Neen aan de verwarring tussen de humanitaire en militaire actie
Ter voorbereiding op een oorlog in Irak, heeft het Amerikaanse ministerie van Defensie een Bureau voor Reconstructie en Humanitaire Hulp (ORHA) opgericht. Onder direct toezicht van de Amerikaanse Generale Staf, heeft dit organisme voornamelijk tot doel het werkkader van humanitaire organisaties vast te leggen, door ze de interventiezones aan te wijzen.
Concreet wil dit zeggen dat alle aanwezigheden, verplaatsingen of projecten van de humanitaire agentschappen een groen licht van dit organisme moeten ontvangen, en de zegen van het Amerikaanse leger. De Amerikaanse overheid wil zo de niet-gouvernementele organisaties (ngo's) de "dienst na verkoop" laten verzekeren van een leger in oorlog.
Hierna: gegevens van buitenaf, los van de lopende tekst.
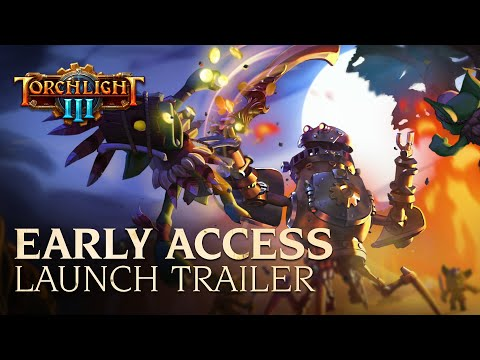 Torchlight III Is Now Available On Steam Early Access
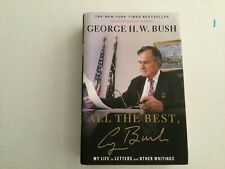 George H.W. Bush Signed Book, All The Best Autographed
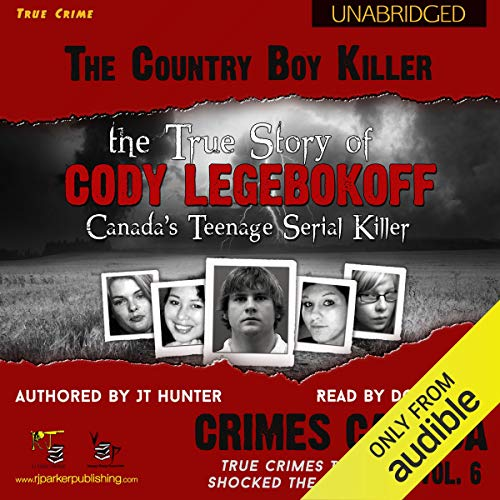 The Country Boy Killer: True Story of Cody Legebokoff, Canada's Teenage Serial Killer cover art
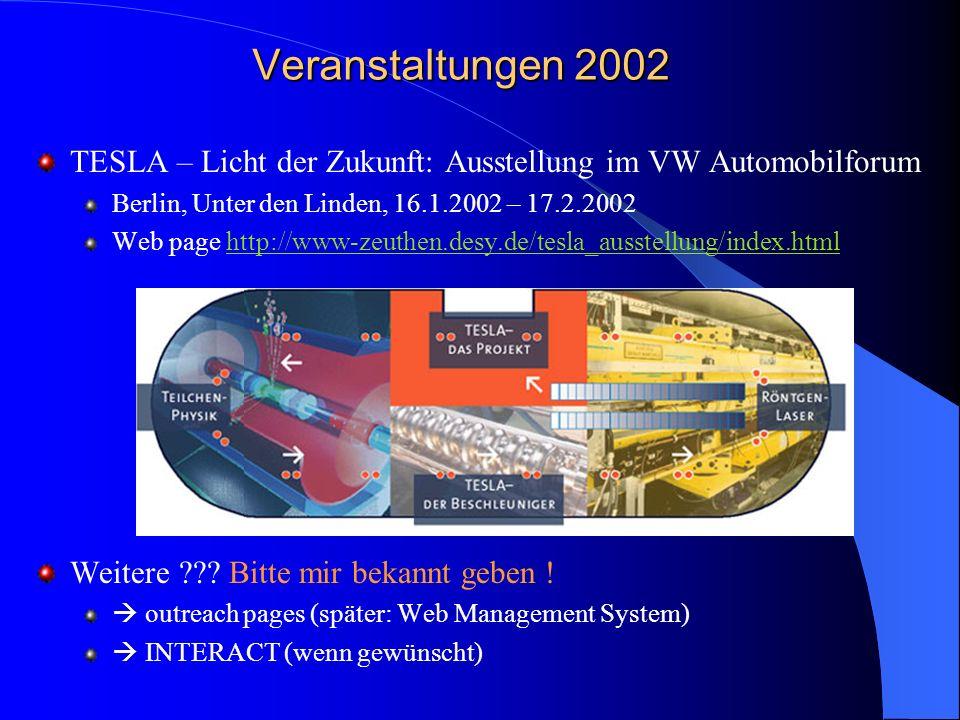Veranstaltungen 2002 TESLA – Licht der Zukunft: Ausstellung im VW Automobilforum. Berlin, Unter den Linden, 16.1.2002 – 17.2.2002.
Dit gesteld dat de burgerslachtoffers het geluk hebben zich in een gecontroleerde zone te bevinden. En pech voor de bevolking daarbuiten…In een dergelijke context wordt de onafhankelijkheid van humanitaire organisaties ondergraven, en wordt de onpartijdigheid van de humanitaire hulp onder voogdij geplaatst.
Opnieuw wordt op die manier - op structurele wijze - steun gegeven aan een vermilitarisering van de humanitaire actie door de internationale gemeenschap. Kosovo in 1999 en vooral Afghanistan in 2001 maakten reeds het voorwerp uit van zogenaamde humanitaire militaire interventies in het kader van een gewapend conflict. De term " humanitair " wordt te pas en te onpas gebruikt door politieke en militaire spelers om hun interventies te rechtvaardigen. Men heeft het zelfs over " humanitaire oorlog " om bij voorbeeld de oorlog in Kosovo te beschrijven of over een " militair-humanitaire coalitie " zoals Tony Blair en George Bush het formuleerden na de aanslagen van 11 september en in de aanloop van een aanval op Afghanistan. Alsof het adjectief humanitair de realiteit zou verzachten van een conflict waarin mensen gedood worden.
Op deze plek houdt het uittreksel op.